Lower steel margins and strict production controls in China are driving down iron ore prices, according to a report by CRU Insight. The price of 62 per cent ore fines imported to China’s Qingdao port was trading at $US147.65 ($202.95) per dry metric tonne on Wednesday, a slight improvement after last week’s significant falls.
Yet it remains a far cry from the record high of more than $US230 per dry metric tonne recorded in May. CRU Insight principal analyst Erik Hedborg and senior analyst Richard Lu, discussing iron ore prices in a new report, said Chinese demand for spot volumes has led to sharper than expected declines. The report found that China, which accounts for around 75 per cent of seaborne demand, has reported lower steel margins and reduced steel output.
“Steel margins have declined, especially for longs producers that are struggling with weak demand from China’s construction sector,” the report stated. “Many steelmakers, especially smaller ones, are now losing money on every tonne of steel they are producing.”

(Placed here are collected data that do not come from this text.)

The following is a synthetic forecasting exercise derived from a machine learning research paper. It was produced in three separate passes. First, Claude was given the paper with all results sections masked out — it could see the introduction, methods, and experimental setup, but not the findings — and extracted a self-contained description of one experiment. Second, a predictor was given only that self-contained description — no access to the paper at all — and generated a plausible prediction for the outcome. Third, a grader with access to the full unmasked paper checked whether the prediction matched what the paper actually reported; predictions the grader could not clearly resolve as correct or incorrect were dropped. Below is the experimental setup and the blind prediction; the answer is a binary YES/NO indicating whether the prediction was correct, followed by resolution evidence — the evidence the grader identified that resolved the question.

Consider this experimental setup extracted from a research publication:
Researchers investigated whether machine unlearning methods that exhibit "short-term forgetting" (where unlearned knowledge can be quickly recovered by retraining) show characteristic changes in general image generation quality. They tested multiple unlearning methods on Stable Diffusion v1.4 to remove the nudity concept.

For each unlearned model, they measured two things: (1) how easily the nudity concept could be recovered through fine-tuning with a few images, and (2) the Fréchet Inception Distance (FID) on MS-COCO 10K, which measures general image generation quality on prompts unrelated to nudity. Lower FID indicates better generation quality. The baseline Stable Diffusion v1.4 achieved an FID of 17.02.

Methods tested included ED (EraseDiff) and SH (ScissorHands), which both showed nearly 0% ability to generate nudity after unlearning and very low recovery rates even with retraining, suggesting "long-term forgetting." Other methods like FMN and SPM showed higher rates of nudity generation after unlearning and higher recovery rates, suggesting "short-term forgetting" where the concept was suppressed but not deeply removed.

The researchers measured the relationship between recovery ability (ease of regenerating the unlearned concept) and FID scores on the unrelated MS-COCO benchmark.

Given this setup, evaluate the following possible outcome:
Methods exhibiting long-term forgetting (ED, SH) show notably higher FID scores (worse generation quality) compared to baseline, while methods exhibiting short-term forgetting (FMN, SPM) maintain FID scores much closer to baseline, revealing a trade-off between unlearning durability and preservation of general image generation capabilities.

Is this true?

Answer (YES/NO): NO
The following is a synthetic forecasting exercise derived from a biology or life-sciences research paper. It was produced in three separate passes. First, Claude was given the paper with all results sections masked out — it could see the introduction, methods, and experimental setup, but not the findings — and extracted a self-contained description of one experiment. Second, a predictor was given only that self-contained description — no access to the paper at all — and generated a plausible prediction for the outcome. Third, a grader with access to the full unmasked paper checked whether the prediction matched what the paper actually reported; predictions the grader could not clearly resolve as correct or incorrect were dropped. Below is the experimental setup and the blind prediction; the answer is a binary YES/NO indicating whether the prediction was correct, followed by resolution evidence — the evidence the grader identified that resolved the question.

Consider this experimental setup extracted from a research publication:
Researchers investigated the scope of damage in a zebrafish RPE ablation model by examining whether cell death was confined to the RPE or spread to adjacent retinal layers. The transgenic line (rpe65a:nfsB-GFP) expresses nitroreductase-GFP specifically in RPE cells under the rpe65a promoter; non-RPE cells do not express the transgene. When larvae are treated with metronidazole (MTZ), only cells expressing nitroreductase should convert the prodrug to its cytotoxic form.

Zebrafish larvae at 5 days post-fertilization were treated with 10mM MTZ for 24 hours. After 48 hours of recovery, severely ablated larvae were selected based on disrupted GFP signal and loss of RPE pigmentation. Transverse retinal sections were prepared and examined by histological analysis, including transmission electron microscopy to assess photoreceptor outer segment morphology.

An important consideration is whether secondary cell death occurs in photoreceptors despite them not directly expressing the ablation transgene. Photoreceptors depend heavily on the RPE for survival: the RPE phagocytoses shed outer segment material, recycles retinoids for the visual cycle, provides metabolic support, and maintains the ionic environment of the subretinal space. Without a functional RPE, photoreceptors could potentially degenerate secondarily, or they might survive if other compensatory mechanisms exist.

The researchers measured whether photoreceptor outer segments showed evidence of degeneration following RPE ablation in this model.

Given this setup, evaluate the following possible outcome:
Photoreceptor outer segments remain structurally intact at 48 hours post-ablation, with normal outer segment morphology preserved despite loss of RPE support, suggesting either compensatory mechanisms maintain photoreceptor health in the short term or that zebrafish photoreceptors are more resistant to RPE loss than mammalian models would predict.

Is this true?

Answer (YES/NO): NO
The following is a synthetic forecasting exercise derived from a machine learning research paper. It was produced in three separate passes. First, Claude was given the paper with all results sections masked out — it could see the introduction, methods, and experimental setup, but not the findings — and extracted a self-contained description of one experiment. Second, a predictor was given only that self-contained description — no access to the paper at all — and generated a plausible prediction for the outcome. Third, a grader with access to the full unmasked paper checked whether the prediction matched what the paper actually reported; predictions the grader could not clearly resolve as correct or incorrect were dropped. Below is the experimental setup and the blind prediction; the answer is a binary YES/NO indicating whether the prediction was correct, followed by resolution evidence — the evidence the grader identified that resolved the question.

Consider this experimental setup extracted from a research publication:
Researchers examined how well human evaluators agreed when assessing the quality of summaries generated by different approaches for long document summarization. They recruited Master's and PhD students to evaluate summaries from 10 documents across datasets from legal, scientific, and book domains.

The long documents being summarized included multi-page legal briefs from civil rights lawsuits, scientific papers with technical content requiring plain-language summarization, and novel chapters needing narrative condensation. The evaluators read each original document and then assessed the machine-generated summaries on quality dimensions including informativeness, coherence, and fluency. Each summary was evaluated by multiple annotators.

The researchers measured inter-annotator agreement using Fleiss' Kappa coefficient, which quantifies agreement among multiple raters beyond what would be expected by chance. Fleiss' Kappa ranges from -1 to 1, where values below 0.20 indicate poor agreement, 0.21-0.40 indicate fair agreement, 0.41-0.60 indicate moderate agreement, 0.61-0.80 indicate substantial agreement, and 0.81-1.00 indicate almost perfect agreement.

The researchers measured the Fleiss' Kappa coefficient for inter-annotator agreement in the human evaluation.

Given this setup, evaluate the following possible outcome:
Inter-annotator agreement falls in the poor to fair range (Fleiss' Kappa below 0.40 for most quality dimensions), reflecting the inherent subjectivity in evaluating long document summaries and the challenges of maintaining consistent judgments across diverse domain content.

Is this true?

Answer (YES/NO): NO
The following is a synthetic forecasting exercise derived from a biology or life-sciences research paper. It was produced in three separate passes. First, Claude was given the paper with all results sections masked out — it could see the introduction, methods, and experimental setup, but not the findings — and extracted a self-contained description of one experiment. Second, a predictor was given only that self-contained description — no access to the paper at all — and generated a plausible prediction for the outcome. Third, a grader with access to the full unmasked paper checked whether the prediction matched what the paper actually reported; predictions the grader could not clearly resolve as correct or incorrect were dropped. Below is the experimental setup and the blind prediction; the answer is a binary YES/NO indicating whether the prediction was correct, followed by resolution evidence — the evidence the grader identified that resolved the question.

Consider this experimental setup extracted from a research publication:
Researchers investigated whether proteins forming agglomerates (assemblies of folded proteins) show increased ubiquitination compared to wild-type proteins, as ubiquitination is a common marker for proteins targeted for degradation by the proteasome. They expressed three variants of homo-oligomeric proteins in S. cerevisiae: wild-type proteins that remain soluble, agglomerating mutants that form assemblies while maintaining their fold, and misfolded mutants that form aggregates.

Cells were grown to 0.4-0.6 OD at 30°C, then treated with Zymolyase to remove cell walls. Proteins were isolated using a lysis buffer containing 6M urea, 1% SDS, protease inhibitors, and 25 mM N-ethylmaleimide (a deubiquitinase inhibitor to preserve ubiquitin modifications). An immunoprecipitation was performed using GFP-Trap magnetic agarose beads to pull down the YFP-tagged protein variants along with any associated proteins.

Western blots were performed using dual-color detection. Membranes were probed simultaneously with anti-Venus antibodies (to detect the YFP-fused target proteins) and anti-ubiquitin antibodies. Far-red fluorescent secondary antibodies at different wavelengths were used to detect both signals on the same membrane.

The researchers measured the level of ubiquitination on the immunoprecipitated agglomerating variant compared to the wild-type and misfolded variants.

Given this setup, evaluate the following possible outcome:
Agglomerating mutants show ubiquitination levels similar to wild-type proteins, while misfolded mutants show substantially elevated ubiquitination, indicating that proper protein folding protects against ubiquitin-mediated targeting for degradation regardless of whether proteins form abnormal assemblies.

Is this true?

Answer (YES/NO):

Chinese steel makers have been told to reduce output after a record 290 million tonnes produced in the second quarter of 2021, which has caused an oversupply of iron ore at steel mills. Australian iron ore producers such as Rio Tinto have also faced supply issues, resulting in lower shipments compared to the previous year. However, CRU doesn’t expects prices to drop to the $US60-per-dry-metric-tonne low that was witnessed during 2015 and 2016.